Illustration by Nick Collard

April 7, 2020

Story of Redemption 

The premise for these illustrations was to tell the story of redemption in four parts: Crucifixion, Christ as a sacrifice unto the whole human race, the...

The premise for these illustrations was to tell the story of redemption in four parts: Crucifixion, Christ as a sacrifice unto the whole human race, the Resurrection, and the Second Coming. It began when Dan Agnetta, Pioneer Memorial Church member, contacted Doug Taylor, an Andrews University professor. He, in turn, recommended two students to undertake the audacious project: Jo-Elisa Clark, Architecture major, and Nicholas Collard, Photography major. 

Nick Collard  

As a group, Dan, Jo-Elisa and I discussed a variety of ways to go about telling the story of redemption via medium of visual communication. We were dealing with a story that has been told many times and in many different ways. The angles to come at telling this story visually are near limitless. Despite the temptation to come up with a brand new way of telling the story, the decision was made to stick to common motifs such as Jesus on the cross, and coming through the clouds in all of His glory, so as to make resonation between viewer and artwork more immediate and, hopefully, more impactful and relatable. 




When planning out, and especially when executing my two drawings, it became quite important to me to communicate Christ’s human struggle.
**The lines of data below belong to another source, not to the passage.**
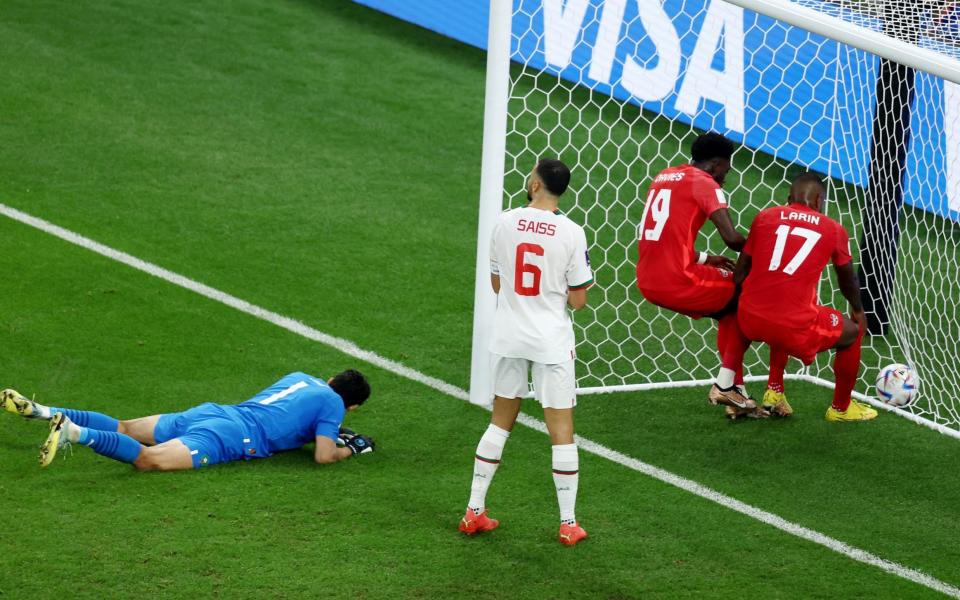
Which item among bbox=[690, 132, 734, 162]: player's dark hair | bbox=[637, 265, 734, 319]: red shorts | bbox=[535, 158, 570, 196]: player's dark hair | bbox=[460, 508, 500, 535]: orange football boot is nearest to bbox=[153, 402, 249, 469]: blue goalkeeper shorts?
bbox=[460, 508, 500, 535]: orange football boot

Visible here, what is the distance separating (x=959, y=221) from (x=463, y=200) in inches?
154

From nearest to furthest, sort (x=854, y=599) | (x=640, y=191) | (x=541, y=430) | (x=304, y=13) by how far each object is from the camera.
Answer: (x=854, y=599) < (x=541, y=430) < (x=640, y=191) < (x=304, y=13)

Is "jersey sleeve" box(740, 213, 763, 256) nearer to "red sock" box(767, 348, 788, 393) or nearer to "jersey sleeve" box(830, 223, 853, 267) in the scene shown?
"jersey sleeve" box(830, 223, 853, 267)

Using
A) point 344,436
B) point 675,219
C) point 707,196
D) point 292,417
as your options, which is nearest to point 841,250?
point 707,196

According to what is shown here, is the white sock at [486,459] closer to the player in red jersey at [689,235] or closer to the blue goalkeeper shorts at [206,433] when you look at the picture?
the blue goalkeeper shorts at [206,433]

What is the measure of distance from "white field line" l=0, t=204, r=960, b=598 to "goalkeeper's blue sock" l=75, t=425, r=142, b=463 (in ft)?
6.71

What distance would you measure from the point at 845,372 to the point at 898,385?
19.6 inches

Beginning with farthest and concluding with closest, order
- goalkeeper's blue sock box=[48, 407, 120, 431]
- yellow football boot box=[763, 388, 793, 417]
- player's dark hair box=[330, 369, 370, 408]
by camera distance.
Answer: yellow football boot box=[763, 388, 793, 417] < player's dark hair box=[330, 369, 370, 408] < goalkeeper's blue sock box=[48, 407, 120, 431]

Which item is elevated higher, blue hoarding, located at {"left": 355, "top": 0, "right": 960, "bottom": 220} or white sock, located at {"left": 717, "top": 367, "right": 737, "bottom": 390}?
blue hoarding, located at {"left": 355, "top": 0, "right": 960, "bottom": 220}

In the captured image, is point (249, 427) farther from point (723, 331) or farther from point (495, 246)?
point (723, 331)

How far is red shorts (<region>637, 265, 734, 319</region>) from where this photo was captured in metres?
7.03

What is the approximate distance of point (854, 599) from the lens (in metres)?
5.52

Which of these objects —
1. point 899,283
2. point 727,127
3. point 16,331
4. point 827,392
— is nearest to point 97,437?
point 16,331

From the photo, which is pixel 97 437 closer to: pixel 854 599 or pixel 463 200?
pixel 854 599
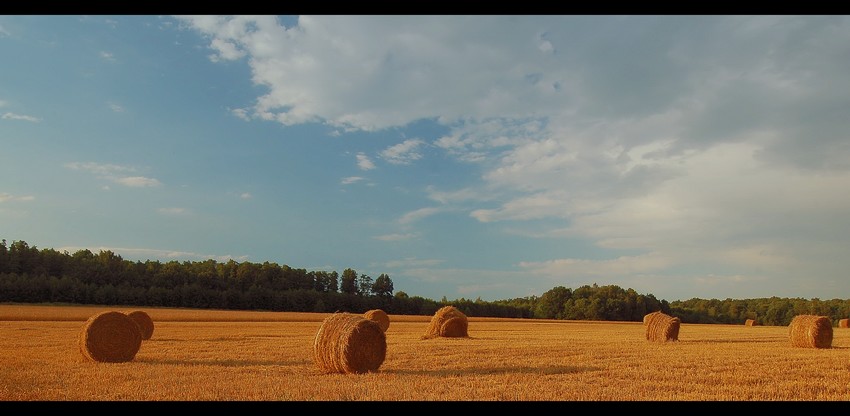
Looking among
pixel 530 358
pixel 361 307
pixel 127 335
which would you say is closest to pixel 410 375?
pixel 530 358

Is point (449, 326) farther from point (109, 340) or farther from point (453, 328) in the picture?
point (109, 340)

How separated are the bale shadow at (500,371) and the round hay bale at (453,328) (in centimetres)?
1189

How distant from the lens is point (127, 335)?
54.3 ft

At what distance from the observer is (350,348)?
13086 millimetres

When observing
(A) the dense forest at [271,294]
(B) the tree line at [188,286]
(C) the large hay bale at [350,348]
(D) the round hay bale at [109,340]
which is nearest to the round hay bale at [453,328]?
(C) the large hay bale at [350,348]

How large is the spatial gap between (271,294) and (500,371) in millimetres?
67569

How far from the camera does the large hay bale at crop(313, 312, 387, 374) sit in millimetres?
13078

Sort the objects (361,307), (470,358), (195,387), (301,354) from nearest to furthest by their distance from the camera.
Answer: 1. (195,387)
2. (470,358)
3. (301,354)
4. (361,307)

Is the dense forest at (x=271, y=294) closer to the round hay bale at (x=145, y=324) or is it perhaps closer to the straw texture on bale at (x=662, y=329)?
the round hay bale at (x=145, y=324)

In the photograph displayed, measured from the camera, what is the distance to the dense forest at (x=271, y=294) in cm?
6694

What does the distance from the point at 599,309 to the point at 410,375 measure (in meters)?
76.7

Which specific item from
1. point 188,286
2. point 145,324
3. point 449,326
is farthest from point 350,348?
point 188,286
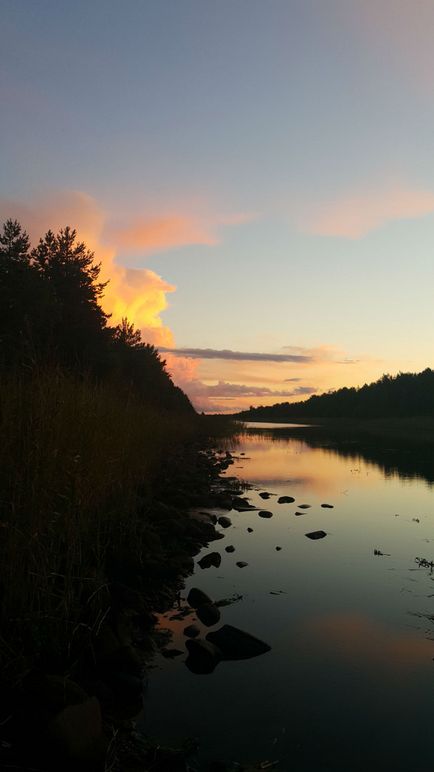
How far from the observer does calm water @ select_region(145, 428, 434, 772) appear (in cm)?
484

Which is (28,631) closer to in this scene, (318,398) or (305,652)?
(305,652)

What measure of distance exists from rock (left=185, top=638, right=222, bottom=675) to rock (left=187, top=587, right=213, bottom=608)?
1553mm

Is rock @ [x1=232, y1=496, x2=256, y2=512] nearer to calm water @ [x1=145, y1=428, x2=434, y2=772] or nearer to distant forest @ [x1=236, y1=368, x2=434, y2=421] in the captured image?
calm water @ [x1=145, y1=428, x2=434, y2=772]

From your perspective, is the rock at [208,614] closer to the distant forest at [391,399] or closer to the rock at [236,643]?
the rock at [236,643]

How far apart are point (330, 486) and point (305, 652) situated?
52.8 feet

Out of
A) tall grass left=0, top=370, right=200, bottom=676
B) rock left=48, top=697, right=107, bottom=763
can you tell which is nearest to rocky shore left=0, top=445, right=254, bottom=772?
rock left=48, top=697, right=107, bottom=763

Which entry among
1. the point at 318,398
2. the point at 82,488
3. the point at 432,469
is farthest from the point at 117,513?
the point at 318,398

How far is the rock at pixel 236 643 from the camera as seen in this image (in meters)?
6.53

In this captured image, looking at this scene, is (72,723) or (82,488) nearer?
(72,723)

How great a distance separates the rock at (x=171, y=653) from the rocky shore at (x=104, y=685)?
152 millimetres

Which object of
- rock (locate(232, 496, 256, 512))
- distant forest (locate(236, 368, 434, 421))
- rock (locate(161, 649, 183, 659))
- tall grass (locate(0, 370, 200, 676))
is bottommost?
rock (locate(161, 649, 183, 659))

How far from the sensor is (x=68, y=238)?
48.4 m

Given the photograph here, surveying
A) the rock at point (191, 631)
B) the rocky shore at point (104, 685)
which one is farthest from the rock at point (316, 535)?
the rock at point (191, 631)

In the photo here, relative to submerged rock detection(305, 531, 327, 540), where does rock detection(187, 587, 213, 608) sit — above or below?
below
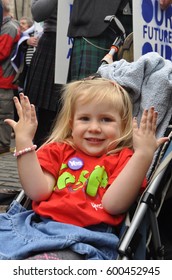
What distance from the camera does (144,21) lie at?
2.94m

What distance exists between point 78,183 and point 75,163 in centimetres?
11

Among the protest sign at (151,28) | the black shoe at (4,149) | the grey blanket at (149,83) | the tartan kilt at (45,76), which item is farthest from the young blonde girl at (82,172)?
the black shoe at (4,149)

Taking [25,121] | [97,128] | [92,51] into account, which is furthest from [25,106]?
[92,51]

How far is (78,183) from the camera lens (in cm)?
197

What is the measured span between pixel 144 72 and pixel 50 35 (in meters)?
1.86

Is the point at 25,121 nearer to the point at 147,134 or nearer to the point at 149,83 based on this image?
the point at 147,134

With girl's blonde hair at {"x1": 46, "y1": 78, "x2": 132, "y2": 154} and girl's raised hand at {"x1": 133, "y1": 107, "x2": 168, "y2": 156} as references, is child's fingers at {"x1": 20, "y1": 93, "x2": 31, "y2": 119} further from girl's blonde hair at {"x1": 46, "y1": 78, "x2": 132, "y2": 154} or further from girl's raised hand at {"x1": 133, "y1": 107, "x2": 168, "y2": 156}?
girl's raised hand at {"x1": 133, "y1": 107, "x2": 168, "y2": 156}

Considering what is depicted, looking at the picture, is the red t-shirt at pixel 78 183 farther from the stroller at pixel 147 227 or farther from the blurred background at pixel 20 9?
the blurred background at pixel 20 9

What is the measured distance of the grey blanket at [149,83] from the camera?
222 centimetres
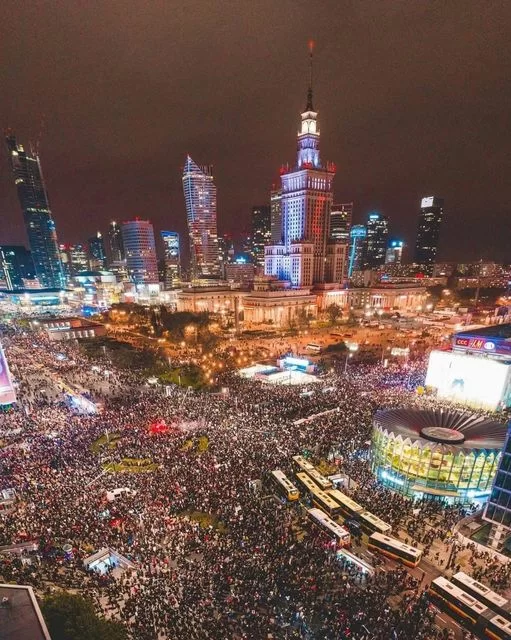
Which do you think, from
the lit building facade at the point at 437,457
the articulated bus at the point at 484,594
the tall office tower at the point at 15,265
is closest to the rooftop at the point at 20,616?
the articulated bus at the point at 484,594

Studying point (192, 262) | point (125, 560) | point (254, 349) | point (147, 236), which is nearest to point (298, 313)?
point (254, 349)

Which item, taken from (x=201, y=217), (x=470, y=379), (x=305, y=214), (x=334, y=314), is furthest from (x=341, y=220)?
(x=470, y=379)

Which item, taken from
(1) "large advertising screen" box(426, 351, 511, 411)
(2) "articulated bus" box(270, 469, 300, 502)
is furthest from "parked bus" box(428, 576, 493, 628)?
(1) "large advertising screen" box(426, 351, 511, 411)

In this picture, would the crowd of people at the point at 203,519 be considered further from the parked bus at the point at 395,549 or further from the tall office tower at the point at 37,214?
the tall office tower at the point at 37,214

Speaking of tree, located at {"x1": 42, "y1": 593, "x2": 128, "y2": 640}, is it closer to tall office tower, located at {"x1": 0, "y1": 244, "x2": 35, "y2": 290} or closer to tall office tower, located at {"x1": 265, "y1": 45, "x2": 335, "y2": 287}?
tall office tower, located at {"x1": 265, "y1": 45, "x2": 335, "y2": 287}

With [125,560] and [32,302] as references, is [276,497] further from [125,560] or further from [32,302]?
[32,302]
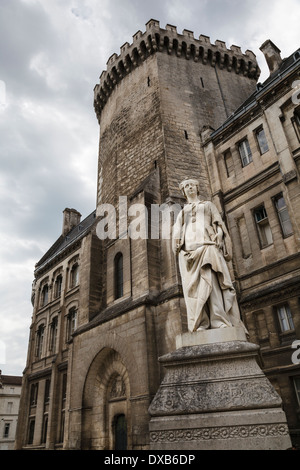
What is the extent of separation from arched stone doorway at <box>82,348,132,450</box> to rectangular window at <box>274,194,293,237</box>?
793 centimetres

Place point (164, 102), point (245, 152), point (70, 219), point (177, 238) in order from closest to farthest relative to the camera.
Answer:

I didn’t want to beautify His expression or eliminate grime from His hair or skin. I left the background completely white to force the viewer to contend with Christ’s bare body and the entirely human expression on His face. I also made it a point to not smudge or use any blending tools while drawing Christ. I felt that if I blended tones and pencil marks together, a certain raw and imperfect quality would be lost. 

Jo-Elisa Clark

Second Coming – For the Second Coming, I tried to capture the scene of Jesus bursting through the clouds with all His Majesty and Glory. His army of angels follow Him as He comes to save His people from this cruel world. I try to picture in my mind how it would be on that day. I read and researched from the Bible in the book of Revelation and the book, The Great Controversy, by Ellen White. With the help of my parents, I created a scene as close to the text as I could. At the back, there is destruction happening, which means that God will come and make everything new, including us. On the lower left, it shows some tombstones bursting open as the saints rise up from the dead. Unfortunately, it also shows some tombstones and graves still intact, for who chose not to accept Jesus. On the bottom right, I added myself and my family. This is because I want each and every one of them to be there on that great day, together, and excitedly awaiting Jesus to take us home.  

Resurrection – I am relieved that God sent His son to die on the cross so that we may be saved. We now have hope that one day we will be united with our Savior. I tried to capture this resurrection with a calmness on the face of Jesus knowing that the work here on Earth is completed. The dove represents peace. Throughout all the hardships, God was always there with Jesus, He never left his side. Just like that, He is there for us. We only need to allow Him to be there. We live with peace, knowing that Jesus died for us, and the hope that we may be saved.